Solve Crane Cable Tension & Moment Around Point A | Test Question

• pooface
In summary: Tsin10. then the torque due to that is -Tsin10*12 (minus sign indicates counteclockwise). The component parallel to the arm is Tcos10... but this creates 0 torque...So to get tension:10kN*6cos30 + 25kN*12cos30 - Tsin10*12 = 0
pooface

Homework Statement

The image is a crane.
For the diagram given, find the tension in the cable and find the moment around point A.
The length of the crane the dark bar is 12 m.

http://img249.imageshack.us/img249/679/exqjm6.jpg

sigma m = F *D

The Attempt at a Solution

I had this question on a test today and am very curious to know the answer.
if someone strong in physics please solve it.

I got 51 something Kilo Newton for the reaction at A.
For the tension i got 46.08 Kilo Newton i believe.

thank you.

EDIT: In my reaction/moment calculation I included the force of the cable. that being said i forgot to account for the y direction of the cable. should the cable have been accounted for?

Last edited by a moderator:
Here's what I get:

let T be the force of tension..

let B be the force in the bar...

Bcos30 - Tcos20 = 0

B = 1.085T

Bsin30 - 35 - Tsin20 = 0

plug in B = 1.085T

I get T = 174.6N

Then the torque about A:

10kN*6cos30 + 35kN*12cos30 - Tsin20*12

= 10kN*6cos30 + 35kN*12cos30 - 174.6sin20*12
= -300.9 kNm

so the reaction has to be +300.9 kNm ie 300.9 kNm clockwise

I was a little thrown off by the problem... because I initially just tried to get T by making the torque about A to 0... then when I saw the question asking for the moment about A I changed...

Not very confident with how i did this problem.

If someone as intelligent as you are not confident then I am sure my class took a strong beating during this test.

Btw the weight hanging is 25KN i should have wrote it neater.

Yup totally blew the last page of this test. I even got the tension wrong..which was the easier question.

He gave us 50 minutes to solve 4 questions.
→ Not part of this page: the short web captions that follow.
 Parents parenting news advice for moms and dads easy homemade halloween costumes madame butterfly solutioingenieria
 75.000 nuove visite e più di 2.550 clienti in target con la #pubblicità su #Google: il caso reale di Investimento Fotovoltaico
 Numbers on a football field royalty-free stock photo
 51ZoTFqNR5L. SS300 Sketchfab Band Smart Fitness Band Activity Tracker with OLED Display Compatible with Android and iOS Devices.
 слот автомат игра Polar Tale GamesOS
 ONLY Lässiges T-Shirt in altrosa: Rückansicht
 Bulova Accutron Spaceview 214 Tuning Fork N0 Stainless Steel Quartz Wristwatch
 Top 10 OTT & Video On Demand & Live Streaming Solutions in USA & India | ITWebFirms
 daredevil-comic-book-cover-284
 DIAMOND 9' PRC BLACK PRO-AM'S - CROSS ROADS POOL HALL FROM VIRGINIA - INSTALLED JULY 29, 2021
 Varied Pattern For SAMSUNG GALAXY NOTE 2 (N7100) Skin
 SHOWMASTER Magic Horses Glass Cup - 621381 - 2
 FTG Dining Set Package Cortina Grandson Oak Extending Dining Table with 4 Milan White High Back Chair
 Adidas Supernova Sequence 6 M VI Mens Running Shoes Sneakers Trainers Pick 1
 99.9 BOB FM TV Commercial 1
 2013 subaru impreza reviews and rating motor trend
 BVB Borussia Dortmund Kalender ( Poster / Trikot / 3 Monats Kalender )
By the time i got to the 4th had very little time left.

but listen in your moment calculation why didnt you account for the x component of the tensin in the string?

pooface said:
If someone as intelligent as you are not confident then I am sure my class took a strong beating during this test.

Thanks I appreciate that. But in this question, I don't feel confident at all because I changed the way I solved the problem after reading the second part of the question. That's never a good sign. ;)
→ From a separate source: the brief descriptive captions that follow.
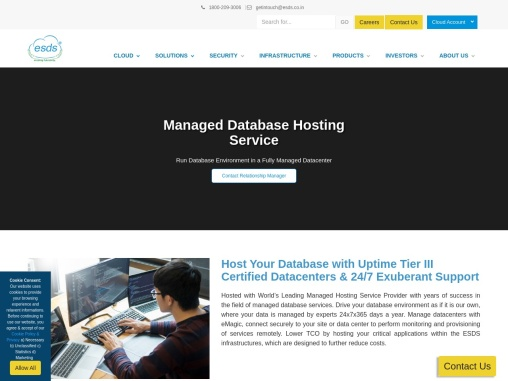 Managed Database Hosting Service and Management in India   ESDS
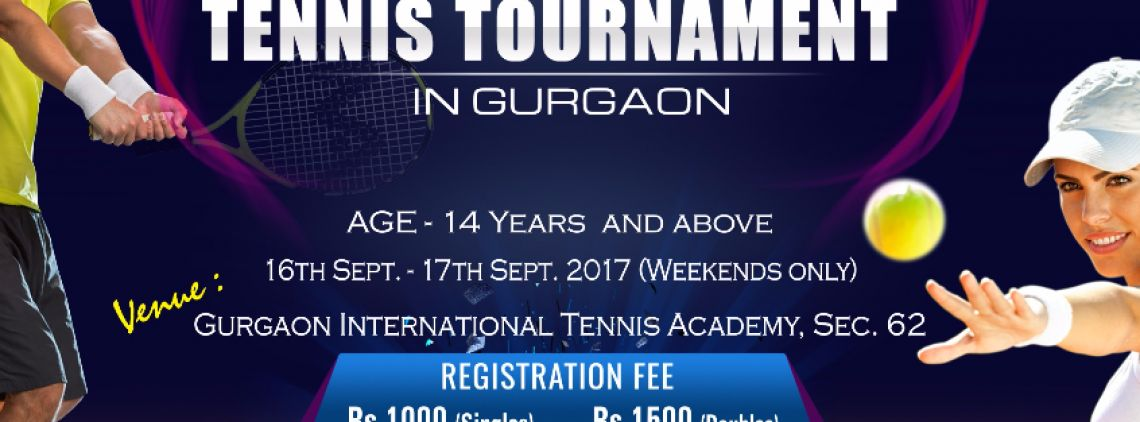 TennisHeat Season 2 League's profile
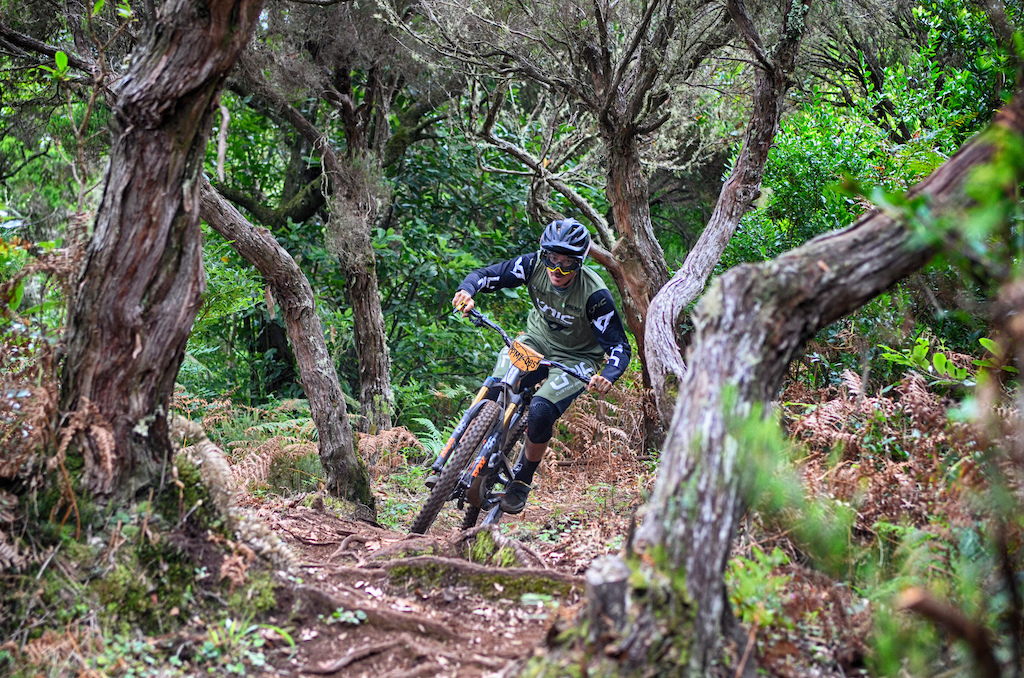 French YT rider Bryan Regnier enjoying himself on his first enduro race after a while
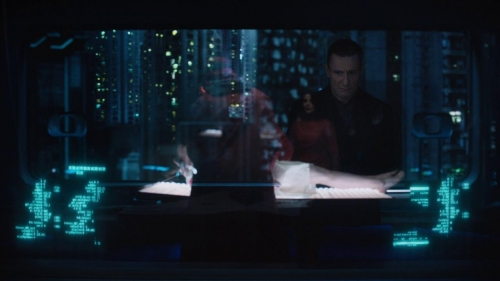 Ghost in the Shell (2017) 004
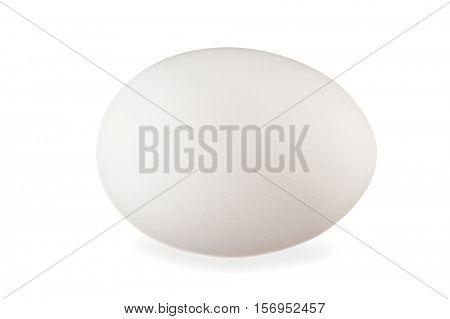 Close-up image of white egg on white background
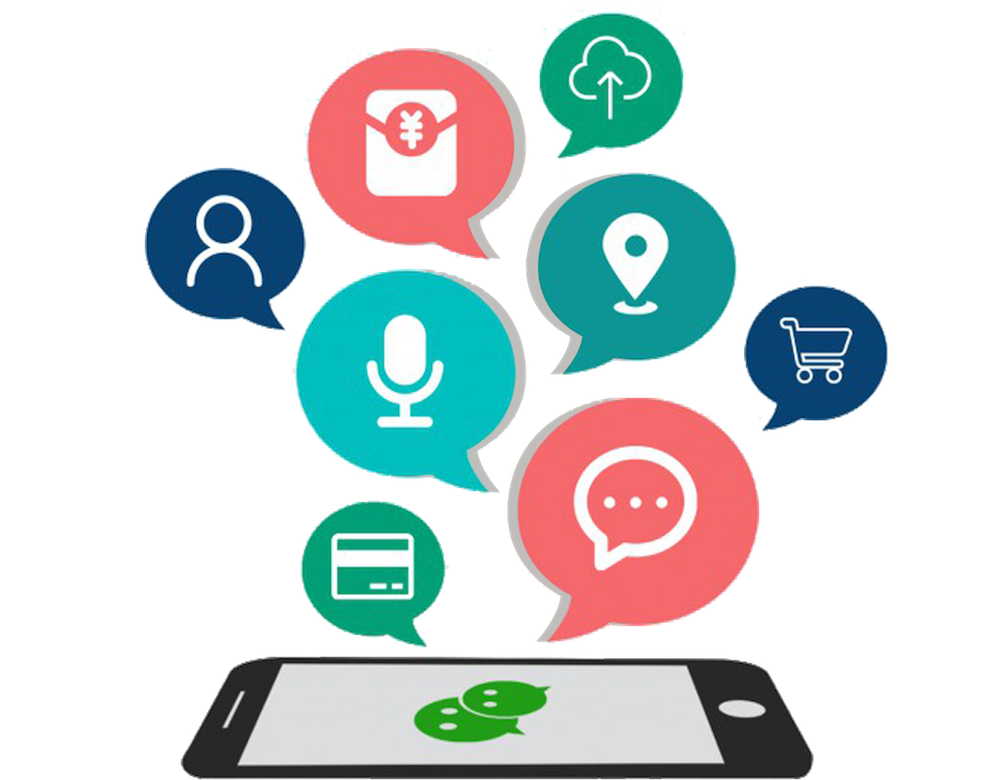 wechat marketing initiatives TMO Group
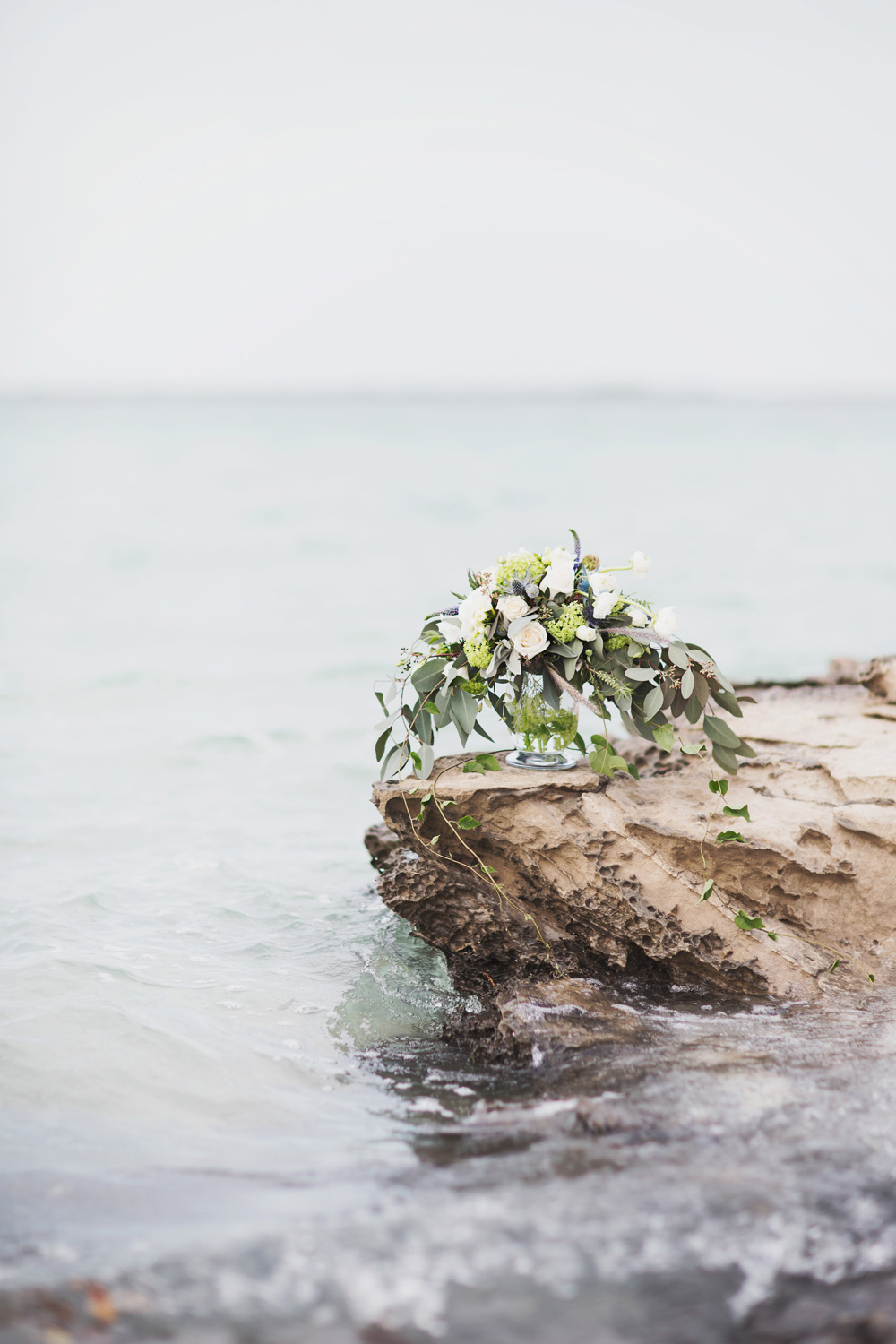 CoastalElopement-2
The assumption I'm making here that there's a reaction force acting at A along the axis of the beam... along with a reaction moment at A. I don't feel good about this assumption that the net reactional force acts along the axis...
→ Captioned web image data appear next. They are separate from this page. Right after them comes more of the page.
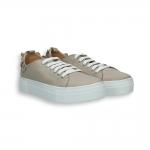 Sand Napa calf flower sneaker rubber sole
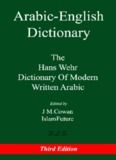 Arabic-English Dictionary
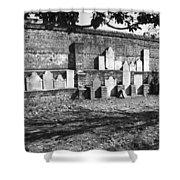 Civil War Wall Of Tombstones Savannah Georgia Shower Curtain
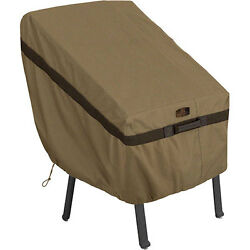 Classic Accessories Hickory Adirondack Chair Cover Tan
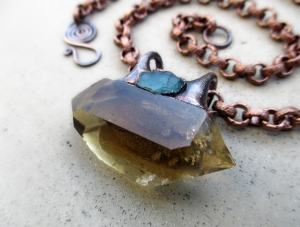 Tribal Choker with Double Terminated Citrine and Blue Apatite by Silvia Peluso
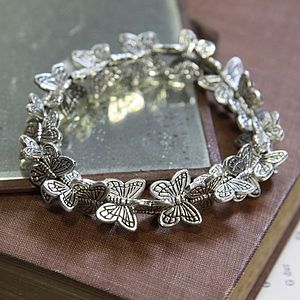 Butterfly Kisses Bracelet - women's jewellery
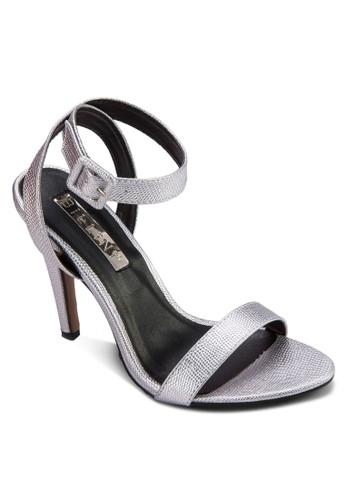 Omarioesprit home 台灣n 繞踝高跟涼鞋, 女鞋, 鞋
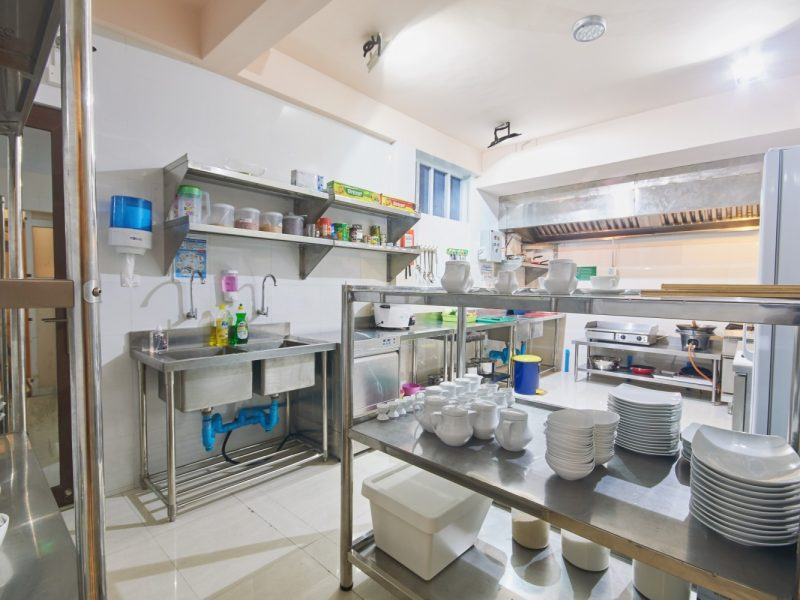 Kitchen, Hotel Lonuveli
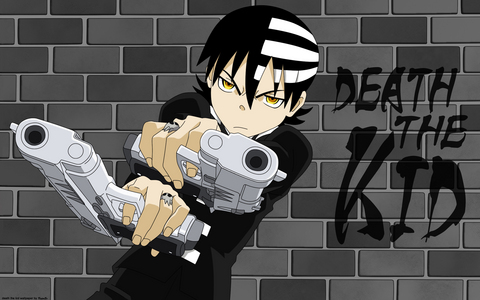 Death the Kid from Soul Eater uses বন্দুক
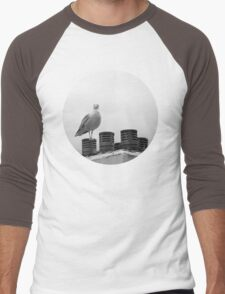 Who are you looking at Men's Baseball ¾ T-Shirt
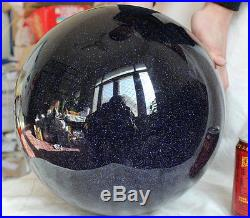 78.5LB 295mm Large Blue Goldstone Flashes Crystal Sphere Ball Polished Healing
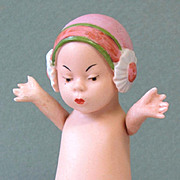 """4 3/8"""" Gbr. Heubach Chin Chin Baby Girl ~ All Bisque Character Doll"""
Btw the weight hanging is 25KN i should have wrote it neater.

yeah, I used 25kN... The 35kN... is the 25kN + the 10kN of the beam...

Yup totally blew the last page of this test. I even got the tension wrong..which was the easier question.

He gave us 50 minutes to solve 4 questions. By the time i got to the 4th had very little time left.

but listen in your moment calculation why didnt you account for the x component of the tensin in the string?

I was using the component of tension perpendicular to the beam... ie Tsin10. then the torque due to that is -Tsin10*12 (minus sign indicates counteclockwise). The component parallel to the beam is Tcos10... but this creates 0 torque...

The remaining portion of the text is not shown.